Google Bard just made a stunning leap in capabilities…
It just beat GPT-4 on a top leaderboard that evaluates AI models.
The leaderboard, called Chatbot Arena, comes from the Large Model Systems Organization. And it now shows Google Bard (powered by Google's Gemini Pro model) now in 2nd place in terms of performance.
The leaderboard takes into account 200,000+ human votes on which models users prefer.
It also assigns an "Elo" rating to each model, which is a method of calculating how good players are at zero-sum games like chess.
Bard still trails behind GPT-4 Turbo, but now surpasses other versions of GPT-4 and other popular models like Claude and Mistral.
What should you do now that Bard is climbing the rankings?
In Episode 81 of The Marketing AI Show, I got the answer from Marketing AI Institute founder/CEO Paul Roetzer.
Here’s what you need to know…
Chatbot Arena isn’t just a random online ranking site, says Roetzer.

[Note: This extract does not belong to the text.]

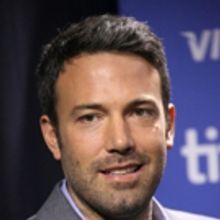 Showtime Picks Up New Drama Pilot Executive Produced by Ben Affleck & Matt Damon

It’s the real deal.
It’s trusted by some of the top players in AI, including Andrej Karpathy, a leading AI researcher at OpenAI. (In fact, Karpathy says it’s one of only two evaluation sites he trusts.)
The human evaluation component of Chatbot Arena works by having you pit two models against each other for the same prompt. (Hence the name.)
For instance, you can give Bard (powered by Gemini Pro) and GPT-4 the same prompt, get two different outputs, and rate which one is best.
When pitted against several versions of GPT-4, Bard comes out the winner. However, it still falls short when matched against GPT-4 Turbo, the latest version of OpenAI’s most advanced model.
Not to mention, Gemini Pro, which now powers Bard after a December 2023 update, isn’t even the most powerful version of Google’s new models.
Gemini Ultra is the most powerful version of Google’s family of advanced models—and Google plans to incorporate it into its services and AI tools moving forward. Which means Ultra may be an even bigger leap forward.
This doesn’t mean you should drop all your other tools and switch to Bard, says Roetzer.
AI tools improve at an insanely fast pace. As Bard shows us, a tool that was lagging behind can quickly become a leader, almost overnight.
“This is why it is so hard to make bets on which platform to use and which ones to integrate into your workflows,” says Roetzer. “Because they keep evolving as to which is best for which use cases.”
“You have to constantly be testing different tools.”
Roetzer recommends having one or more team members test different tools against your core AI use cases (blog writing, summarization, script writing, etc.) every 30-90 days—or whenever the leaderboards see a significant change.
“Go in and run those use case tests against the different systems and see if someone has made a leap forward that changes the kind of technology the rest of your team should be using.”